Nicotine acetylcholine receptors (nAChRs) comprise a family of ligand-gated channels widely expressed in the mammalian brain. The β2 subunit is an abundant protein subunit critically involved in the cognitive and behavioral properties of nicotine as well as in the mechanisms of nicotine addiction. In this work, we used matrix-assisted laser desorption ionization time-of-flight tandem mass spectrometry (MALDI-TOF-TOF MS/MS) to uncover protein interactions of the intracellular loop of the β2 subunit and components of immunoprecipitated β2-nAChR complexes from mouse brain. Using the β2-knockout mouse to exclude nonspecific binding to the β2 antibody, we identify 21 nAChR-interacting proteins (NIPs) expressed in brain.
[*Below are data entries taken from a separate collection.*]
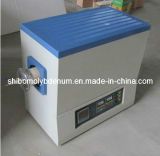 1700 Vacuum Heat Treatment Tubular Furnace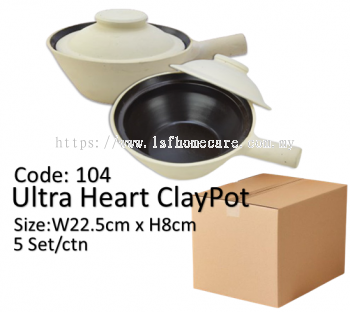 Traditional Hand Made Claypot(D22.5XH8CM) 104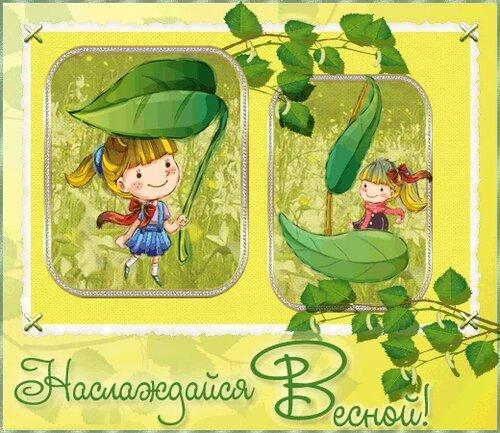 Наслаждайся Весной открытка поздравление картинка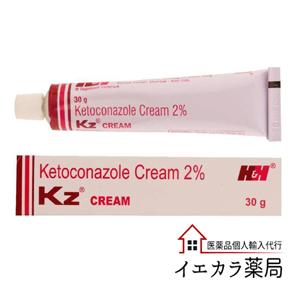 ケトコナゾールクリーム(KZクリーム)2%30gmの個人輸入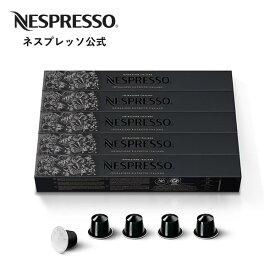 【公式】ネスプレッソ イスピラツィオーネ・リストレット・イタリアーノ 5本セット(50杯分) オリジナル(ORIGINAL)専用カプセル|コーヒーカプセル カプセルコーヒー コーヒーメーカー コーヒー 珈琲 レギュラー レギュラーコーヒー(カプセル) こーひー カプセル Nespresso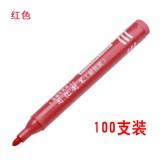 700记号笔油性单头马克笔 签字大头笔勾线笔—红色 整袋100支装
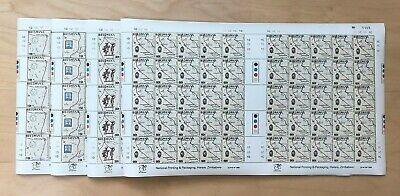 Botswana 1988 - SC# 436-9 - Maps, Runner Post Centenary - Set of 4 Sheets  - MNH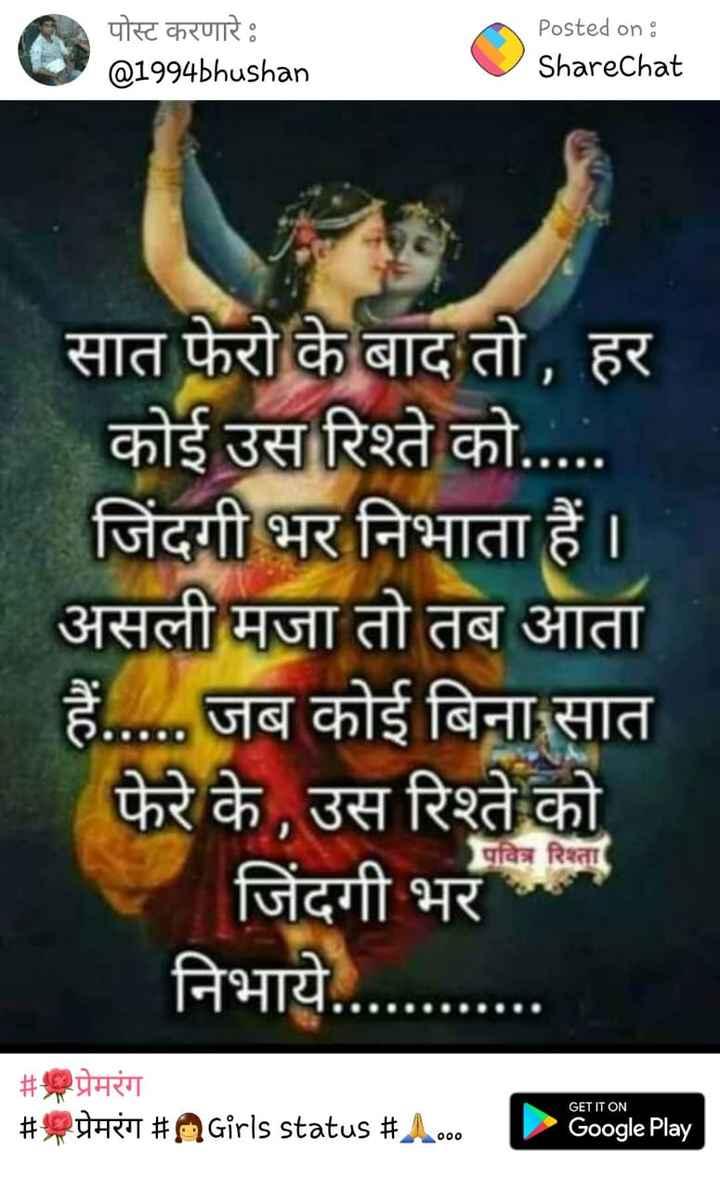 dr shilpa modi gulbarga - पोस्ट करणारे । @ 1994bhushan Posted on : ShareChat सात फेरो के बाद तो , हर कोई उस रिश्ते को . . . . . जिंदगी भर निभाता हैं । असली मजा तो तब आता हैं . . . . . जब कोई बिना सात फेरे के , उस रिश्ते को जिंदगी भर निभाये . . पवित्र रिश्ता | # | # प्रेमरंग प्रेमरंग # GET IT ON Girls status # _ _ ००० Google Play - ShareChat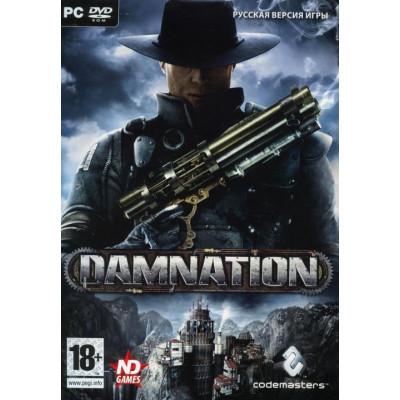 Damnation [PC, русская версия]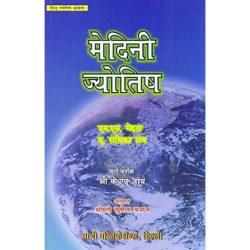 Medini Jyotish Book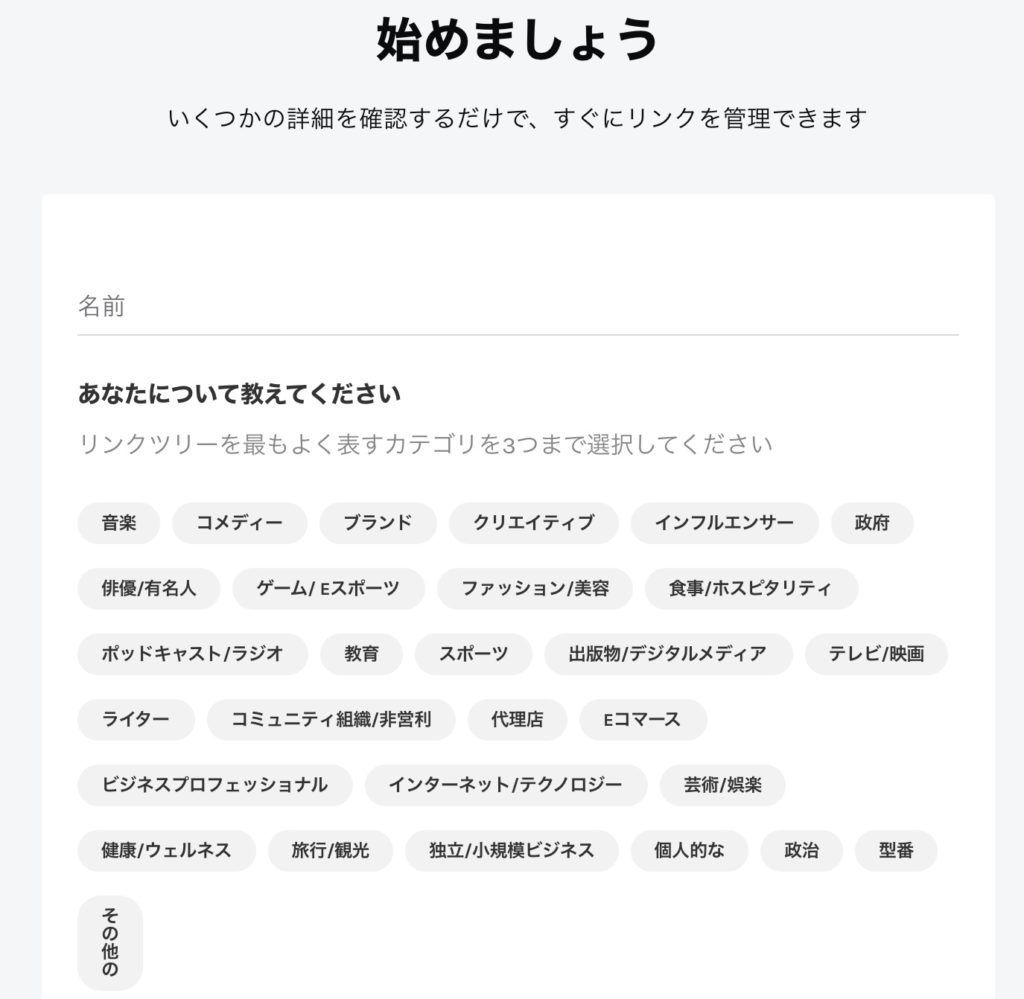 カテゴリー翻訳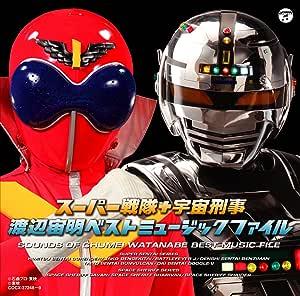 スーパー戦隊+宇宙刑事 渡辺宙明 ベスト ミュージックファイル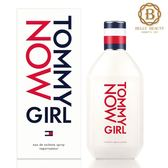 Tommy NOW Girl 即刻實現女性淡香水 100ml《Belle倍莉小舖》08032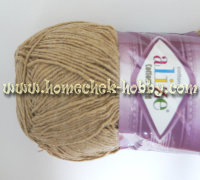 Alize Cotton Gold 262 бежевый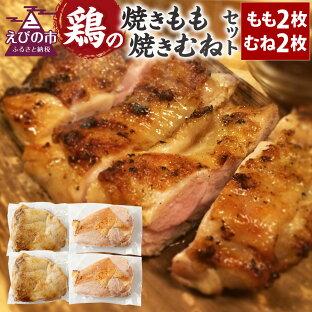 【ふるさと納税】焼きもも・焼きむね セット(もも2枚・むね2枚) 鶏肉 1枚あたり300g〜400g 両面焼き 鶏もも 鶏むね お肉 冷凍 国産 九州 送料無料の画像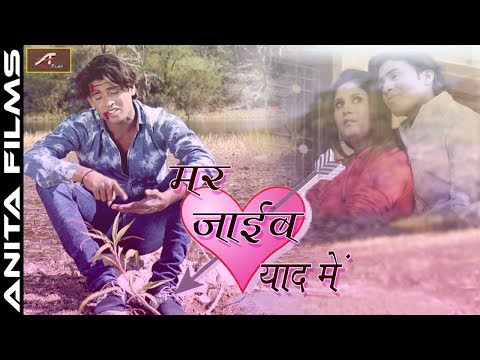 Bhojpuri Sad Song 2017 | मर जाईब याद में | Audio Jukebox | Love Song | New Bhojpuri Songs 2017
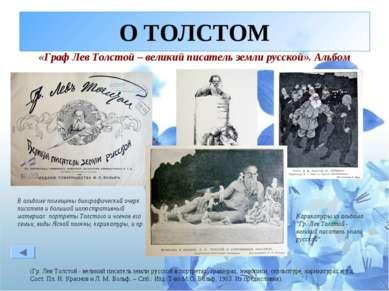 О ТОЛСТОМ «Граф Лев Толстой – великий писатель земли русской». Альбом (Гр. Ле...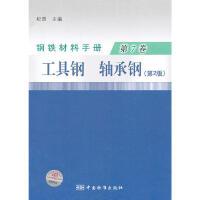 钢铁材料手册 第7卷 工具钢、轴承钢(第2版)/纪贵
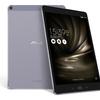 「ZenPad 3S 10 LTE」ASUS、2K解像度の10型SIMフリータブレット
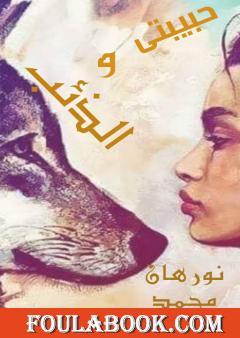 حبيبتي والذئب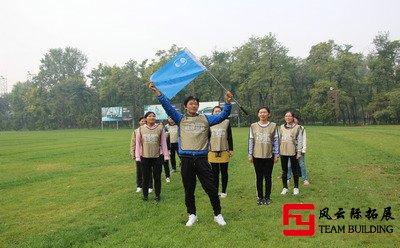 北京分公司项目管理层团建拓展训练活动
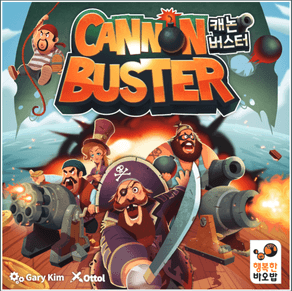 Cannon+Buster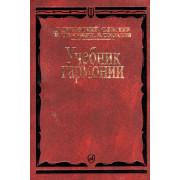 00615МИ Дубовский И. Учебник гармонии, Издательство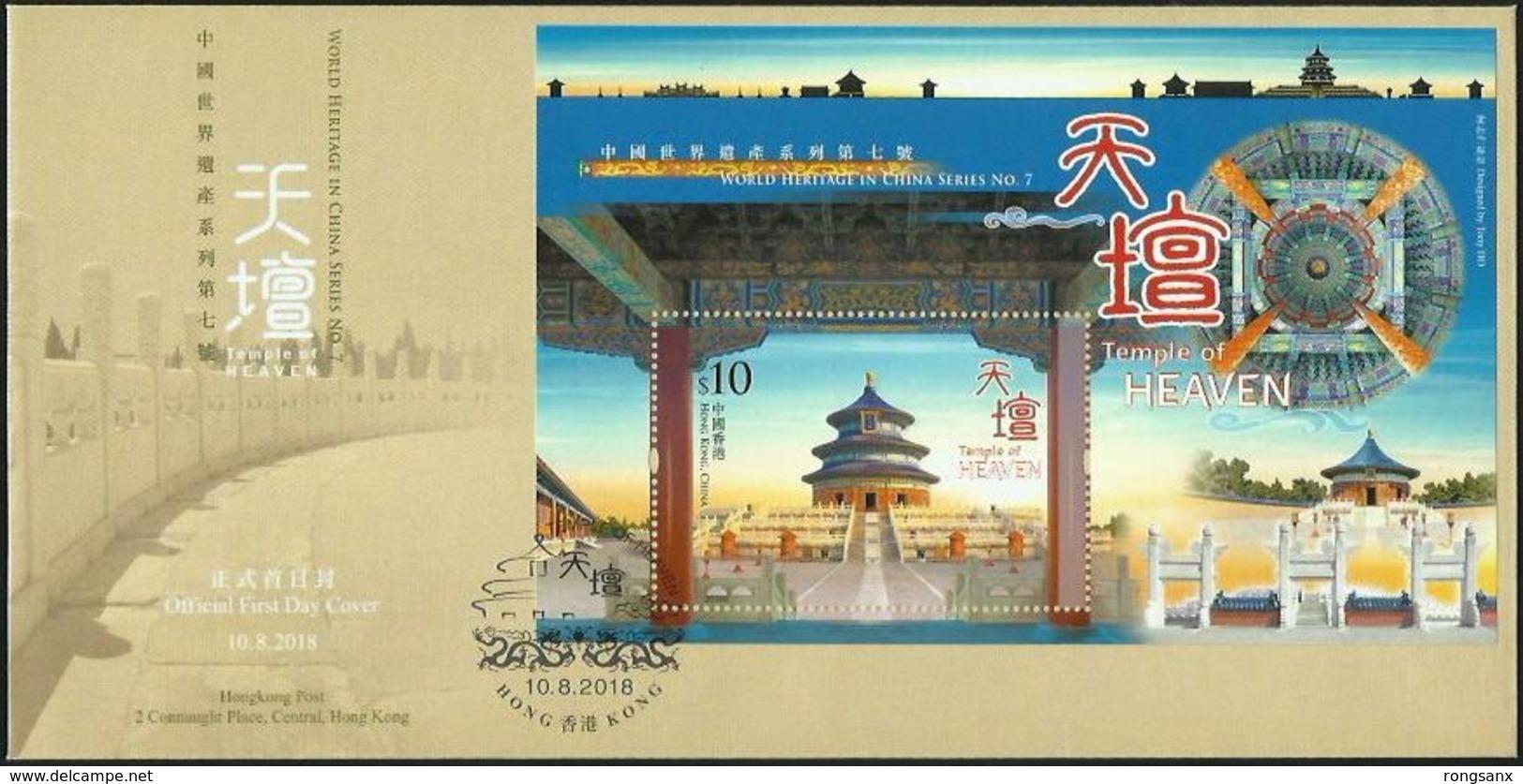 2018 HONG KONG TEMPLE OF HEAVEN MS FDC - 1997-... Région Administrative Chinoise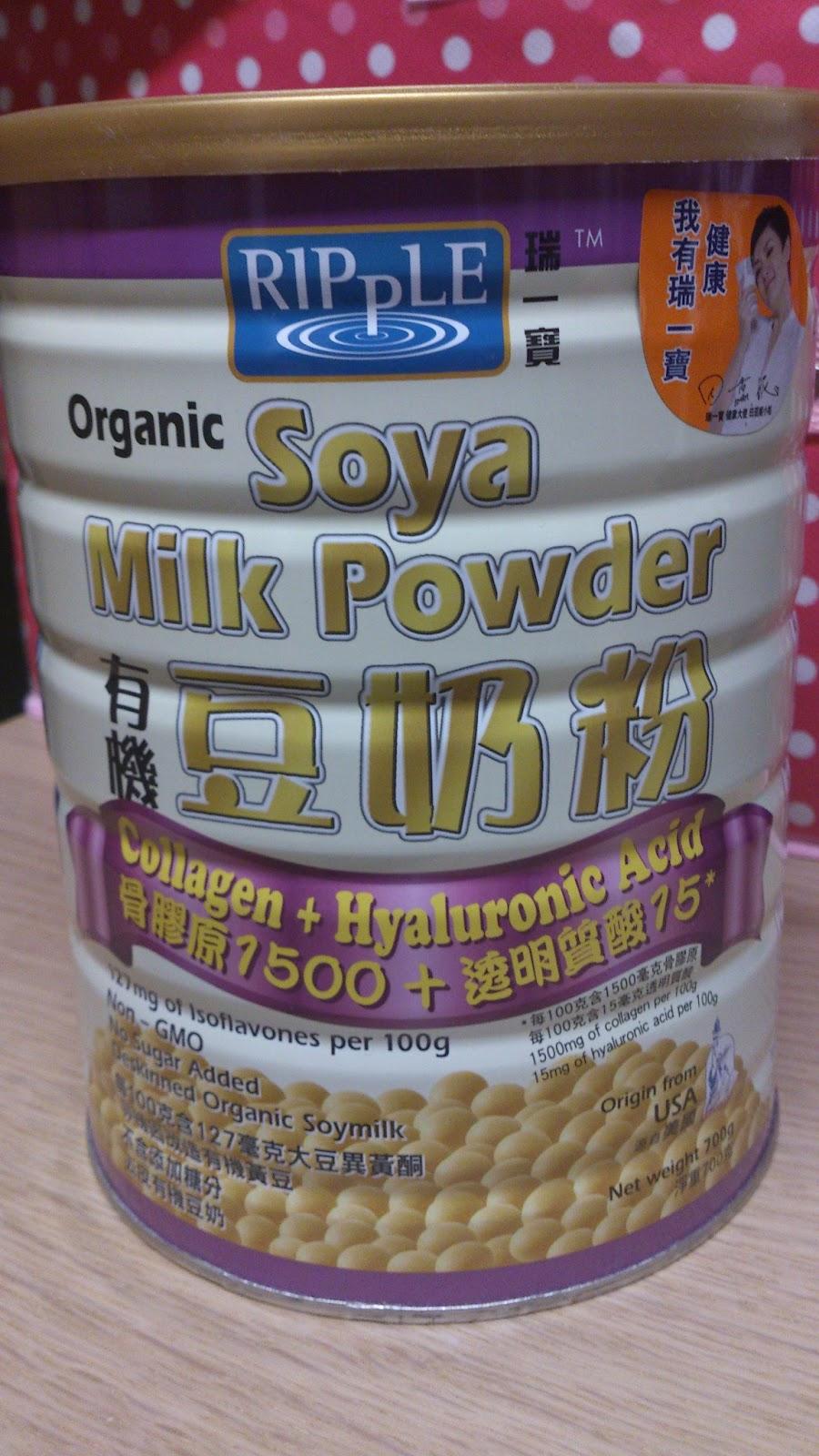 >> 把骨膠原透明質酸通通渴下去*Ripple瑞一寶有機豆奶粉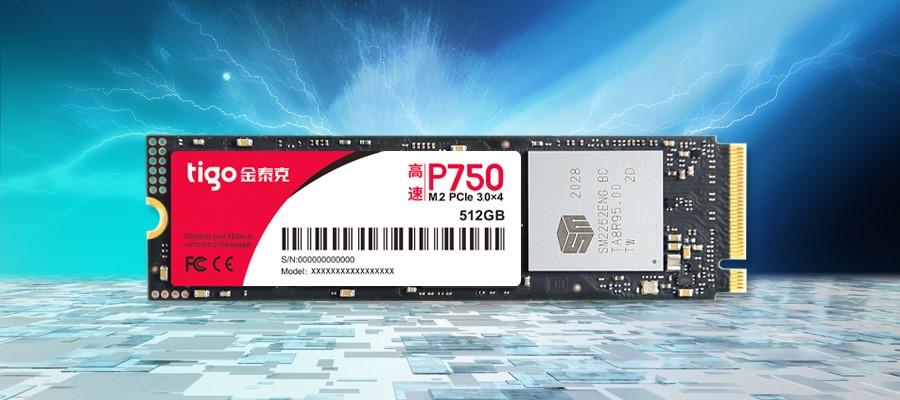 金泰克推出全新消费级固态硬盘,连续读速高达3500MB/S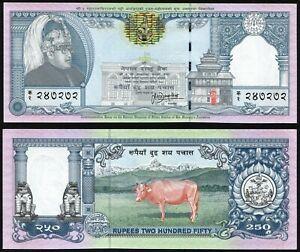 Nepal 250 rupees 1997 Silver Jubilee Commemorative P42 UNC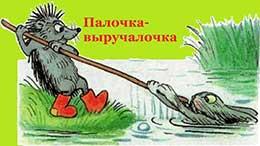 Сказка Палочка-выручалочка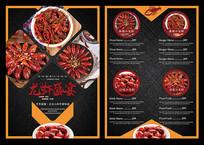 龙虾价格表单页设计
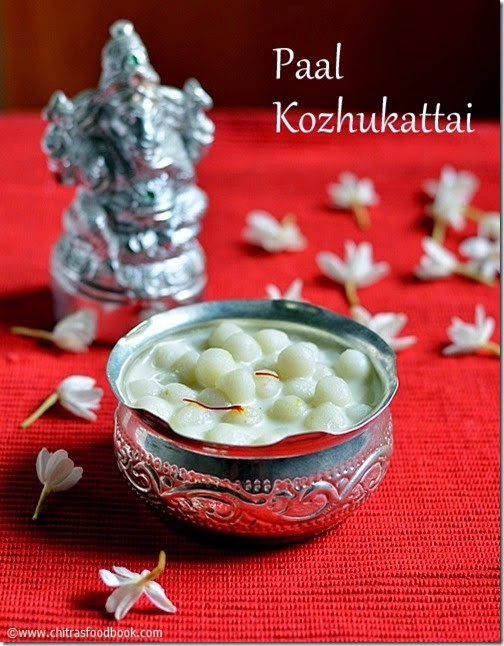 Easy paal kozhukattai recipe with coconut milk sugar chitras easy paal kozhukattai recipe with coconut milk sugar chitras food book forumfinder Image collections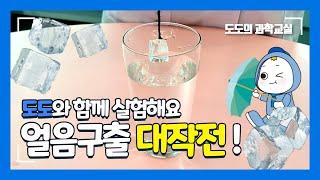[도도의 과학교실] 얼음구출 대작전! Ice Fishi…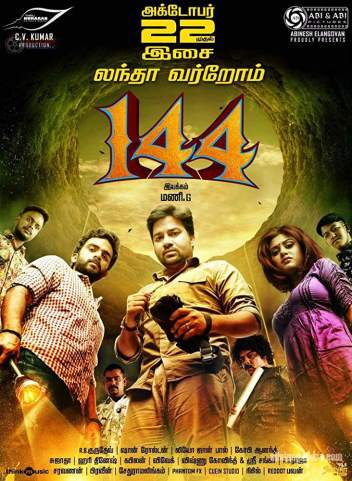 144 (2015) Hindi Dubbed Movie Download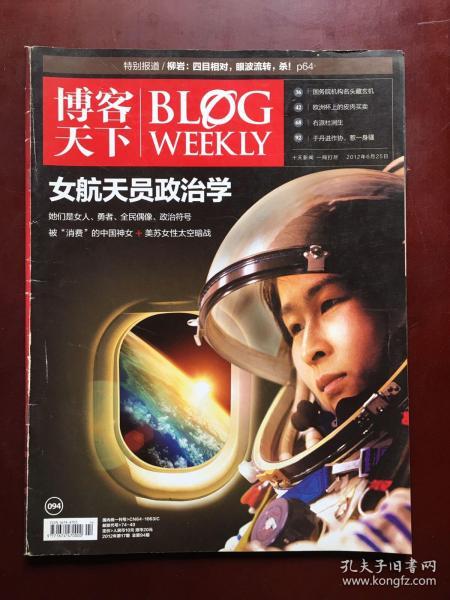 博客天下(2012年6月第17期)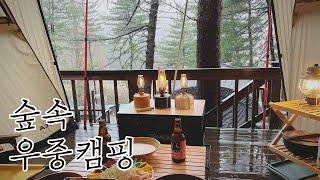 [숲속 우중캠핑] 서울근교캠핑장  우중캠핑  생일캠핑 …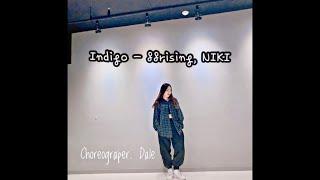 [꾸앙채널] Indigo - 88rising, NIKI | Dale Choreography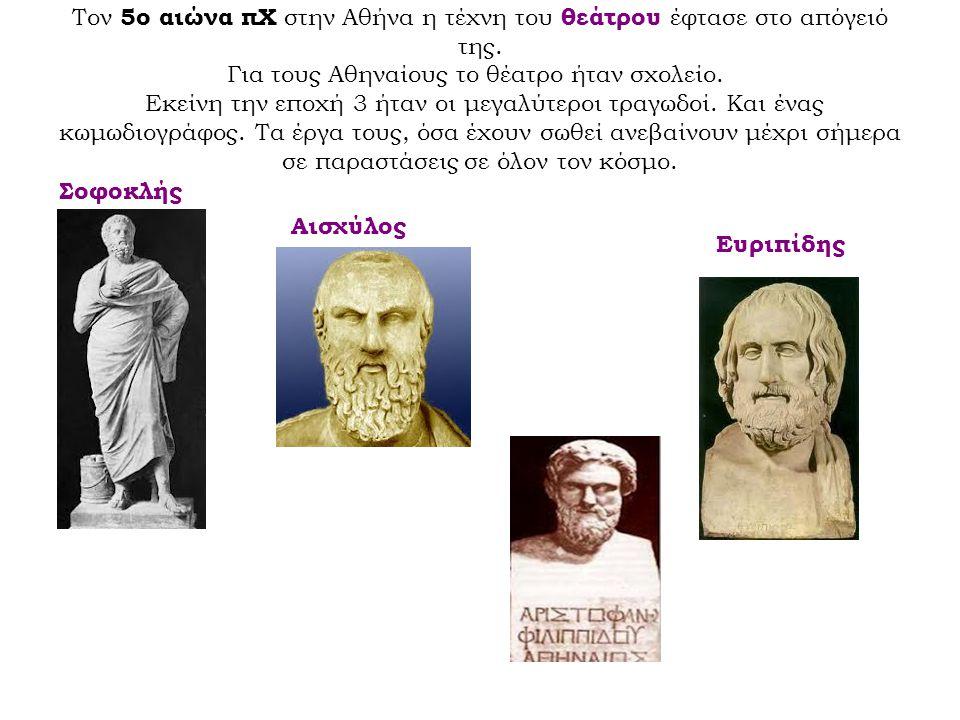 Tον 5ο αιώνα πΧ στην Αθήνα η τέχνη του θεάτρου έφτασε στο απόγειό της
Western blot analysis confirmed the association between the β2 subunit and candidate NIPs. Based on their functional profiles, the hypothesis is suggested that the identified NIPs can regulate the trafficking and signaling of the β2-nAChR. Interactions of the β2 subunit with NIPs such as G protein α, G protein-regulated inducer of neurite outgrowth 1, and G protein-activated K+ channel 1 suggest a link between nAChRs and cellular G protein pathways. These findings reveal intracellular interactions of the β2 subunit and may contribute to the understanding of the mechanisms of nAChR signaling and trafficking in neurons.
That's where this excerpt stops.